■ Your goal
Swap "Wrap" for "Enclose" in the material from the start through the line containing "67L23 69V73L28 76L32", and give those lines again with everything else unchanged. Leave out the pictures.

[Data entries]
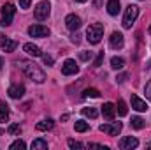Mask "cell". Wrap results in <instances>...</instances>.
<instances>
[{
    "mask_svg": "<svg viewBox=\"0 0 151 150\" xmlns=\"http://www.w3.org/2000/svg\"><path fill=\"white\" fill-rule=\"evenodd\" d=\"M19 67L23 69V73L28 76L32 81H35V83H44V81H46V74H44V71L39 69L35 64L27 62V60H21V62H19Z\"/></svg>",
    "mask_w": 151,
    "mask_h": 150,
    "instance_id": "6da1fadb",
    "label": "cell"
},
{
    "mask_svg": "<svg viewBox=\"0 0 151 150\" xmlns=\"http://www.w3.org/2000/svg\"><path fill=\"white\" fill-rule=\"evenodd\" d=\"M104 37V25L102 23H91L86 30V39L90 44H99Z\"/></svg>",
    "mask_w": 151,
    "mask_h": 150,
    "instance_id": "7a4b0ae2",
    "label": "cell"
},
{
    "mask_svg": "<svg viewBox=\"0 0 151 150\" xmlns=\"http://www.w3.org/2000/svg\"><path fill=\"white\" fill-rule=\"evenodd\" d=\"M137 16H139V7L137 5H128L125 9V16H123V28H132Z\"/></svg>",
    "mask_w": 151,
    "mask_h": 150,
    "instance_id": "3957f363",
    "label": "cell"
},
{
    "mask_svg": "<svg viewBox=\"0 0 151 150\" xmlns=\"http://www.w3.org/2000/svg\"><path fill=\"white\" fill-rule=\"evenodd\" d=\"M14 14H16L14 4H5V5H2V21H0V25H2V27H9V25L12 23Z\"/></svg>",
    "mask_w": 151,
    "mask_h": 150,
    "instance_id": "277c9868",
    "label": "cell"
},
{
    "mask_svg": "<svg viewBox=\"0 0 151 150\" xmlns=\"http://www.w3.org/2000/svg\"><path fill=\"white\" fill-rule=\"evenodd\" d=\"M49 12H51V4L49 2H40V4H37L35 5V11H34V14H35V18H37L39 21L46 20L49 16Z\"/></svg>",
    "mask_w": 151,
    "mask_h": 150,
    "instance_id": "5b68a950",
    "label": "cell"
},
{
    "mask_svg": "<svg viewBox=\"0 0 151 150\" xmlns=\"http://www.w3.org/2000/svg\"><path fill=\"white\" fill-rule=\"evenodd\" d=\"M121 122H113V124H102L99 129L102 131V133H106V134H109V136H118L119 133H121Z\"/></svg>",
    "mask_w": 151,
    "mask_h": 150,
    "instance_id": "8992f818",
    "label": "cell"
},
{
    "mask_svg": "<svg viewBox=\"0 0 151 150\" xmlns=\"http://www.w3.org/2000/svg\"><path fill=\"white\" fill-rule=\"evenodd\" d=\"M28 36H32V37H47L49 28L44 27V25H32V27H28Z\"/></svg>",
    "mask_w": 151,
    "mask_h": 150,
    "instance_id": "52a82bcc",
    "label": "cell"
},
{
    "mask_svg": "<svg viewBox=\"0 0 151 150\" xmlns=\"http://www.w3.org/2000/svg\"><path fill=\"white\" fill-rule=\"evenodd\" d=\"M139 147V140L134 138V136H125L121 141H119V149L121 150H132Z\"/></svg>",
    "mask_w": 151,
    "mask_h": 150,
    "instance_id": "ba28073f",
    "label": "cell"
},
{
    "mask_svg": "<svg viewBox=\"0 0 151 150\" xmlns=\"http://www.w3.org/2000/svg\"><path fill=\"white\" fill-rule=\"evenodd\" d=\"M62 73L65 76H72V74H77L79 73V67H77V64H76L74 60H65L63 62V66H62Z\"/></svg>",
    "mask_w": 151,
    "mask_h": 150,
    "instance_id": "9c48e42d",
    "label": "cell"
},
{
    "mask_svg": "<svg viewBox=\"0 0 151 150\" xmlns=\"http://www.w3.org/2000/svg\"><path fill=\"white\" fill-rule=\"evenodd\" d=\"M109 44H111V48H114V50H121L123 44H125L123 34L121 32H113L111 37H109Z\"/></svg>",
    "mask_w": 151,
    "mask_h": 150,
    "instance_id": "30bf717a",
    "label": "cell"
},
{
    "mask_svg": "<svg viewBox=\"0 0 151 150\" xmlns=\"http://www.w3.org/2000/svg\"><path fill=\"white\" fill-rule=\"evenodd\" d=\"M130 103H132V108H134L135 111H148V104H146V101H142L139 95L132 94V97H130Z\"/></svg>",
    "mask_w": 151,
    "mask_h": 150,
    "instance_id": "8fae6325",
    "label": "cell"
},
{
    "mask_svg": "<svg viewBox=\"0 0 151 150\" xmlns=\"http://www.w3.org/2000/svg\"><path fill=\"white\" fill-rule=\"evenodd\" d=\"M65 27H67L69 30H77V28L81 27V18H79L77 14H69V16L65 18Z\"/></svg>",
    "mask_w": 151,
    "mask_h": 150,
    "instance_id": "7c38bea8",
    "label": "cell"
},
{
    "mask_svg": "<svg viewBox=\"0 0 151 150\" xmlns=\"http://www.w3.org/2000/svg\"><path fill=\"white\" fill-rule=\"evenodd\" d=\"M7 94H9V97H12V99H21L23 94H25V87H23V85H12V87H9Z\"/></svg>",
    "mask_w": 151,
    "mask_h": 150,
    "instance_id": "4fadbf2b",
    "label": "cell"
},
{
    "mask_svg": "<svg viewBox=\"0 0 151 150\" xmlns=\"http://www.w3.org/2000/svg\"><path fill=\"white\" fill-rule=\"evenodd\" d=\"M23 50L30 55V57H42V51H40V48H39L37 44H34V42H27L25 46H23Z\"/></svg>",
    "mask_w": 151,
    "mask_h": 150,
    "instance_id": "5bb4252c",
    "label": "cell"
},
{
    "mask_svg": "<svg viewBox=\"0 0 151 150\" xmlns=\"http://www.w3.org/2000/svg\"><path fill=\"white\" fill-rule=\"evenodd\" d=\"M114 111H116V108H114L113 103H106V104L102 106V115H104L107 120H113L114 118Z\"/></svg>",
    "mask_w": 151,
    "mask_h": 150,
    "instance_id": "9a60e30c",
    "label": "cell"
},
{
    "mask_svg": "<svg viewBox=\"0 0 151 150\" xmlns=\"http://www.w3.org/2000/svg\"><path fill=\"white\" fill-rule=\"evenodd\" d=\"M9 120V106L5 101H0V124H5Z\"/></svg>",
    "mask_w": 151,
    "mask_h": 150,
    "instance_id": "2e32d148",
    "label": "cell"
},
{
    "mask_svg": "<svg viewBox=\"0 0 151 150\" xmlns=\"http://www.w3.org/2000/svg\"><path fill=\"white\" fill-rule=\"evenodd\" d=\"M119 9H121L119 0H109V2H107V12H109L111 16H116V14L119 12Z\"/></svg>",
    "mask_w": 151,
    "mask_h": 150,
    "instance_id": "e0dca14e",
    "label": "cell"
},
{
    "mask_svg": "<svg viewBox=\"0 0 151 150\" xmlns=\"http://www.w3.org/2000/svg\"><path fill=\"white\" fill-rule=\"evenodd\" d=\"M35 127H37V131H51L55 127V122L51 118H46V120H40Z\"/></svg>",
    "mask_w": 151,
    "mask_h": 150,
    "instance_id": "ac0fdd59",
    "label": "cell"
},
{
    "mask_svg": "<svg viewBox=\"0 0 151 150\" xmlns=\"http://www.w3.org/2000/svg\"><path fill=\"white\" fill-rule=\"evenodd\" d=\"M111 67L113 69H123L125 67V58H121V57H113L111 58Z\"/></svg>",
    "mask_w": 151,
    "mask_h": 150,
    "instance_id": "d6986e66",
    "label": "cell"
},
{
    "mask_svg": "<svg viewBox=\"0 0 151 150\" xmlns=\"http://www.w3.org/2000/svg\"><path fill=\"white\" fill-rule=\"evenodd\" d=\"M46 149H47V141H44L40 138L32 141V150H46Z\"/></svg>",
    "mask_w": 151,
    "mask_h": 150,
    "instance_id": "ffe728a7",
    "label": "cell"
},
{
    "mask_svg": "<svg viewBox=\"0 0 151 150\" xmlns=\"http://www.w3.org/2000/svg\"><path fill=\"white\" fill-rule=\"evenodd\" d=\"M74 129L77 133H86L88 129H90V124L88 122H84V120H77L74 124Z\"/></svg>",
    "mask_w": 151,
    "mask_h": 150,
    "instance_id": "44dd1931",
    "label": "cell"
},
{
    "mask_svg": "<svg viewBox=\"0 0 151 150\" xmlns=\"http://www.w3.org/2000/svg\"><path fill=\"white\" fill-rule=\"evenodd\" d=\"M16 46H18V42H16V41H11V39H5V42L2 44L4 51H7V53L14 51V50H16Z\"/></svg>",
    "mask_w": 151,
    "mask_h": 150,
    "instance_id": "7402d4cb",
    "label": "cell"
},
{
    "mask_svg": "<svg viewBox=\"0 0 151 150\" xmlns=\"http://www.w3.org/2000/svg\"><path fill=\"white\" fill-rule=\"evenodd\" d=\"M130 125H132L134 129H142V127L146 125V122H144L141 117H132V120H130Z\"/></svg>",
    "mask_w": 151,
    "mask_h": 150,
    "instance_id": "603a6c76",
    "label": "cell"
},
{
    "mask_svg": "<svg viewBox=\"0 0 151 150\" xmlns=\"http://www.w3.org/2000/svg\"><path fill=\"white\" fill-rule=\"evenodd\" d=\"M83 97H84V99H88V97L97 99V97H100V92H99L97 88H86V90L83 92Z\"/></svg>",
    "mask_w": 151,
    "mask_h": 150,
    "instance_id": "cb8c5ba5",
    "label": "cell"
},
{
    "mask_svg": "<svg viewBox=\"0 0 151 150\" xmlns=\"http://www.w3.org/2000/svg\"><path fill=\"white\" fill-rule=\"evenodd\" d=\"M9 134L11 136H19L21 134V125L19 124H11L9 125Z\"/></svg>",
    "mask_w": 151,
    "mask_h": 150,
    "instance_id": "d4e9b609",
    "label": "cell"
},
{
    "mask_svg": "<svg viewBox=\"0 0 151 150\" xmlns=\"http://www.w3.org/2000/svg\"><path fill=\"white\" fill-rule=\"evenodd\" d=\"M116 110H118V115H119V117H125V115L128 113L127 104H125V101H123V99H119V101H118V108H116Z\"/></svg>",
    "mask_w": 151,
    "mask_h": 150,
    "instance_id": "484cf974",
    "label": "cell"
},
{
    "mask_svg": "<svg viewBox=\"0 0 151 150\" xmlns=\"http://www.w3.org/2000/svg\"><path fill=\"white\" fill-rule=\"evenodd\" d=\"M83 115L88 117V118H97L99 117V111L95 108H83Z\"/></svg>",
    "mask_w": 151,
    "mask_h": 150,
    "instance_id": "4316f807",
    "label": "cell"
},
{
    "mask_svg": "<svg viewBox=\"0 0 151 150\" xmlns=\"http://www.w3.org/2000/svg\"><path fill=\"white\" fill-rule=\"evenodd\" d=\"M11 150H23L27 149V143L23 141V140H16L14 143H11V147H9Z\"/></svg>",
    "mask_w": 151,
    "mask_h": 150,
    "instance_id": "83f0119b",
    "label": "cell"
},
{
    "mask_svg": "<svg viewBox=\"0 0 151 150\" xmlns=\"http://www.w3.org/2000/svg\"><path fill=\"white\" fill-rule=\"evenodd\" d=\"M69 147H70L72 150H83L84 149V145L79 143V141H76V140H69Z\"/></svg>",
    "mask_w": 151,
    "mask_h": 150,
    "instance_id": "f1b7e54d",
    "label": "cell"
},
{
    "mask_svg": "<svg viewBox=\"0 0 151 150\" xmlns=\"http://www.w3.org/2000/svg\"><path fill=\"white\" fill-rule=\"evenodd\" d=\"M91 57H93V51H81L79 53V58L81 60H90Z\"/></svg>",
    "mask_w": 151,
    "mask_h": 150,
    "instance_id": "f546056e",
    "label": "cell"
},
{
    "mask_svg": "<svg viewBox=\"0 0 151 150\" xmlns=\"http://www.w3.org/2000/svg\"><path fill=\"white\" fill-rule=\"evenodd\" d=\"M102 62H104V51H100V53L97 55V58H95V64H93V66H95V67H100V66H102Z\"/></svg>",
    "mask_w": 151,
    "mask_h": 150,
    "instance_id": "4dcf8cb0",
    "label": "cell"
},
{
    "mask_svg": "<svg viewBox=\"0 0 151 150\" xmlns=\"http://www.w3.org/2000/svg\"><path fill=\"white\" fill-rule=\"evenodd\" d=\"M42 60H44L46 66H53V64H55V60H53L51 55H42Z\"/></svg>",
    "mask_w": 151,
    "mask_h": 150,
    "instance_id": "1f68e13d",
    "label": "cell"
},
{
    "mask_svg": "<svg viewBox=\"0 0 151 150\" xmlns=\"http://www.w3.org/2000/svg\"><path fill=\"white\" fill-rule=\"evenodd\" d=\"M144 94H146V99H150L151 101V81L146 83V87H144Z\"/></svg>",
    "mask_w": 151,
    "mask_h": 150,
    "instance_id": "d6a6232c",
    "label": "cell"
},
{
    "mask_svg": "<svg viewBox=\"0 0 151 150\" xmlns=\"http://www.w3.org/2000/svg\"><path fill=\"white\" fill-rule=\"evenodd\" d=\"M30 4H32V0H19L21 9H28V7H30Z\"/></svg>",
    "mask_w": 151,
    "mask_h": 150,
    "instance_id": "836d02e7",
    "label": "cell"
},
{
    "mask_svg": "<svg viewBox=\"0 0 151 150\" xmlns=\"http://www.w3.org/2000/svg\"><path fill=\"white\" fill-rule=\"evenodd\" d=\"M88 149H102V150H109L107 147H104V145H99V143H90V145H88Z\"/></svg>",
    "mask_w": 151,
    "mask_h": 150,
    "instance_id": "e575fe53",
    "label": "cell"
},
{
    "mask_svg": "<svg viewBox=\"0 0 151 150\" xmlns=\"http://www.w3.org/2000/svg\"><path fill=\"white\" fill-rule=\"evenodd\" d=\"M125 79H127V74H125V73H123V74H119V76H116V81H118V83H123Z\"/></svg>",
    "mask_w": 151,
    "mask_h": 150,
    "instance_id": "d590c367",
    "label": "cell"
},
{
    "mask_svg": "<svg viewBox=\"0 0 151 150\" xmlns=\"http://www.w3.org/2000/svg\"><path fill=\"white\" fill-rule=\"evenodd\" d=\"M81 36H79V34H74V36H72V42H76V44H79V41H81Z\"/></svg>",
    "mask_w": 151,
    "mask_h": 150,
    "instance_id": "8d00e7d4",
    "label": "cell"
},
{
    "mask_svg": "<svg viewBox=\"0 0 151 150\" xmlns=\"http://www.w3.org/2000/svg\"><path fill=\"white\" fill-rule=\"evenodd\" d=\"M100 4H102V0H95V2H93V5H95V9H99V7H100Z\"/></svg>",
    "mask_w": 151,
    "mask_h": 150,
    "instance_id": "74e56055",
    "label": "cell"
},
{
    "mask_svg": "<svg viewBox=\"0 0 151 150\" xmlns=\"http://www.w3.org/2000/svg\"><path fill=\"white\" fill-rule=\"evenodd\" d=\"M4 42H5V36H2V34H0V46H2Z\"/></svg>",
    "mask_w": 151,
    "mask_h": 150,
    "instance_id": "f35d334b",
    "label": "cell"
},
{
    "mask_svg": "<svg viewBox=\"0 0 151 150\" xmlns=\"http://www.w3.org/2000/svg\"><path fill=\"white\" fill-rule=\"evenodd\" d=\"M65 120H69V115L65 113V115H62V122H65Z\"/></svg>",
    "mask_w": 151,
    "mask_h": 150,
    "instance_id": "ab89813d",
    "label": "cell"
},
{
    "mask_svg": "<svg viewBox=\"0 0 151 150\" xmlns=\"http://www.w3.org/2000/svg\"><path fill=\"white\" fill-rule=\"evenodd\" d=\"M2 66H4V60H2V57H0V69H2Z\"/></svg>",
    "mask_w": 151,
    "mask_h": 150,
    "instance_id": "60d3db41",
    "label": "cell"
},
{
    "mask_svg": "<svg viewBox=\"0 0 151 150\" xmlns=\"http://www.w3.org/2000/svg\"><path fill=\"white\" fill-rule=\"evenodd\" d=\"M76 2H81V4H84V2H88V0H76Z\"/></svg>",
    "mask_w": 151,
    "mask_h": 150,
    "instance_id": "b9f144b4",
    "label": "cell"
},
{
    "mask_svg": "<svg viewBox=\"0 0 151 150\" xmlns=\"http://www.w3.org/2000/svg\"><path fill=\"white\" fill-rule=\"evenodd\" d=\"M150 34H151V27H150Z\"/></svg>",
    "mask_w": 151,
    "mask_h": 150,
    "instance_id": "7bdbcfd3",
    "label": "cell"
}]
</instances>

■ Result
Mask "cell". Enclose results in <instances>...</instances>.
<instances>
[{
    "mask_svg": "<svg viewBox=\"0 0 151 150\" xmlns=\"http://www.w3.org/2000/svg\"><path fill=\"white\" fill-rule=\"evenodd\" d=\"M19 67L23 69V73L28 76L32 81H35V83H44V81H46V74H44V71L39 69L35 64L27 62V60H21V62H19Z\"/></svg>",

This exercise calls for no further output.